Senate Kills Every Immigration Proposal

If Mitch McConnell set up an immigration debate hoping nothing would happen, he’s getting his wish. Photo: Aaron P. Bernstein/Getty Images

The Great Senate Immigration Debate of 2018 came a cropper today as the Senate failed to give any of an assortment of immigration proposals the 60 votes needed to overcome a filibuster.

The most promising proposal — a bipartisan bill (it had eight GOP and eight Democratic co-sponsors) that provided what the president had asked for in border-control funding and what the president had proposed in a path to citizenship for Dreamers — got only 54 votes (though three liberal Democrats appeared to vote against it only when it was obvious that it was going to fail). Its failure was largely attributable to a frantic lobbying effort from the administration culminating in a Trump veto threat.

This negative win for the administration didn’t translate into any positive accomplishment because the Senate also decisively (by a 60/39 margin) rejected the Grassley bill closely modeled on Trump’s own proposal. It did attract one Democrat, Joe Manchin, but lost a lot of Republicans.

The Senate also gave only 52 votes to a “skinny” bill from John McCain and Chris Coons that would have matched less extensive border-security funding commitments with less sweeping Dreamer protections. And in a vote that was designed mainly to set up attack ads on Senate Democrats, Pat Toomey’s proposal to deny certain grants to “sanctuary cities” (a legislative version of an administration proposal struck down in the courts) got only 54 votes.

There’s theoretically another day left before Congress books for its Presidents’ Day recess.

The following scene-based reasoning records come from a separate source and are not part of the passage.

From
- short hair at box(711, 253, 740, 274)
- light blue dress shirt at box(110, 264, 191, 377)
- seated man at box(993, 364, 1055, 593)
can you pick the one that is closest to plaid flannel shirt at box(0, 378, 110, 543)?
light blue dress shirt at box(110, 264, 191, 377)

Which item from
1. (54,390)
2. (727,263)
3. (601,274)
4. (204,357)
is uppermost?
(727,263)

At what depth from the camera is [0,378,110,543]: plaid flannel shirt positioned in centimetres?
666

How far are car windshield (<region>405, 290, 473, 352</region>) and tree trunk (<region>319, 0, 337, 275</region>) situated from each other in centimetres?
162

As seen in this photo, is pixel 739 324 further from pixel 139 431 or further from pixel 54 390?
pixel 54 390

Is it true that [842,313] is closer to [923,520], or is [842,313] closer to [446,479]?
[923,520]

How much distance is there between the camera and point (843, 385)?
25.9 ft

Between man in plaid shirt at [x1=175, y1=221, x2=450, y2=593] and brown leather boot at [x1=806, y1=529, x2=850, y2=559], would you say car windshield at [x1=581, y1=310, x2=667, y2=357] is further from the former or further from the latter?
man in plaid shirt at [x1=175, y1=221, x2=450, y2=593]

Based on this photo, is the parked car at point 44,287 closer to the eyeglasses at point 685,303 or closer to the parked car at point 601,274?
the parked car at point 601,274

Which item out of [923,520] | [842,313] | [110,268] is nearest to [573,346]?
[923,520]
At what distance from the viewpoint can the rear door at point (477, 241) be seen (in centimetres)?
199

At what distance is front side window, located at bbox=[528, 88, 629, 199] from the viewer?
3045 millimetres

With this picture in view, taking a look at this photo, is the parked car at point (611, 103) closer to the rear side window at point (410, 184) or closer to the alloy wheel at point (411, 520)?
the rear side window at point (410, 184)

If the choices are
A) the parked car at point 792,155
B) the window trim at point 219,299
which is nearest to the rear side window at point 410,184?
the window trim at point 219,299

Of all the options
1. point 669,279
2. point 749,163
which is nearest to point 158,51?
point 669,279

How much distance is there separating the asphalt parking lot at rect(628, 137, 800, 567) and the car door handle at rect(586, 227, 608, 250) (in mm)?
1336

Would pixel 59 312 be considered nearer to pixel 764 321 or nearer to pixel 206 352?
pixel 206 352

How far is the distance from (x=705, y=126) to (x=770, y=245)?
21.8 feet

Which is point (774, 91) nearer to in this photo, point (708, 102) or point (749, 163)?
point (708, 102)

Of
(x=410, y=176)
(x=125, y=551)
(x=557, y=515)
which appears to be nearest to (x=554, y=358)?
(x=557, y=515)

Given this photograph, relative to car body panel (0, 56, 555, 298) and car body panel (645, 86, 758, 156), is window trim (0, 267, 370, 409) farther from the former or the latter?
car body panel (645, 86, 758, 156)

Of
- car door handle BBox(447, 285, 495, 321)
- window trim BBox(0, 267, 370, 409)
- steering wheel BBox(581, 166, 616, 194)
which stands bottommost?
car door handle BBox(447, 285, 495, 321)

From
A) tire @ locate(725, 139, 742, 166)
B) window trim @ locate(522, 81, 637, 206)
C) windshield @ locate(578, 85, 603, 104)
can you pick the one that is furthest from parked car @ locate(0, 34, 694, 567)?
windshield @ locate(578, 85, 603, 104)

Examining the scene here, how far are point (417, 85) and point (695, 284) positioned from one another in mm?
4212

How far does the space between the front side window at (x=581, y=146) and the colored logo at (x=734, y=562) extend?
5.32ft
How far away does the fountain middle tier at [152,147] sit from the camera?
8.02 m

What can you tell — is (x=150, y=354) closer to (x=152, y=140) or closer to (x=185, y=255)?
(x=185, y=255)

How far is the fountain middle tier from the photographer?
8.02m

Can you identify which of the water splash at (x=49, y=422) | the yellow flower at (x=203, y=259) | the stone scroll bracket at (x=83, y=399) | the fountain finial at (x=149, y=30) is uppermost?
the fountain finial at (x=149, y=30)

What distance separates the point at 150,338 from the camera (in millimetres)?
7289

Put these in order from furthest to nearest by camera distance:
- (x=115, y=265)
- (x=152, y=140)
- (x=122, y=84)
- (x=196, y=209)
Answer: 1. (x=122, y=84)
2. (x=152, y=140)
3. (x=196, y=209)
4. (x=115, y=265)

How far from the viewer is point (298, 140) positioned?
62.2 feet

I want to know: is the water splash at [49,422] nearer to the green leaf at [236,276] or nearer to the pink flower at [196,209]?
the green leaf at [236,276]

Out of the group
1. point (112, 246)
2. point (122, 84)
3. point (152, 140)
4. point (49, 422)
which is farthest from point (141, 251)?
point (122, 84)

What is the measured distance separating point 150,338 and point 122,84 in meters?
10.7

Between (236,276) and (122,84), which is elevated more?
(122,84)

But the Senate votes eliminated every lively option on the table, and that’s without even considering the high odds against House consideration of any bill that could get 60 votes in the Senate.

The administration apparently thinks the rejection of bipartisan proposals will eventually force Democrats to bend to Trump’s will, according to Politico:

The White House has been telling Republican senators that it expects the Supreme Court to overturn the 9th U.S. Circuit Court of Appeals’ ruling extending protections for undocumented immigrants under the Obama-era Deferred Action for Childhood Arrivals program. The implication is that what is now an indefinite grace period would quickly disappear — and that Democrats would be without leverage and forced to accept more Republican demands in order to codify DACA.

We’ll see about that. But for the moment, nothing’s about to happen on the immigration front, and that’s apparently fine with Donald J. Trump.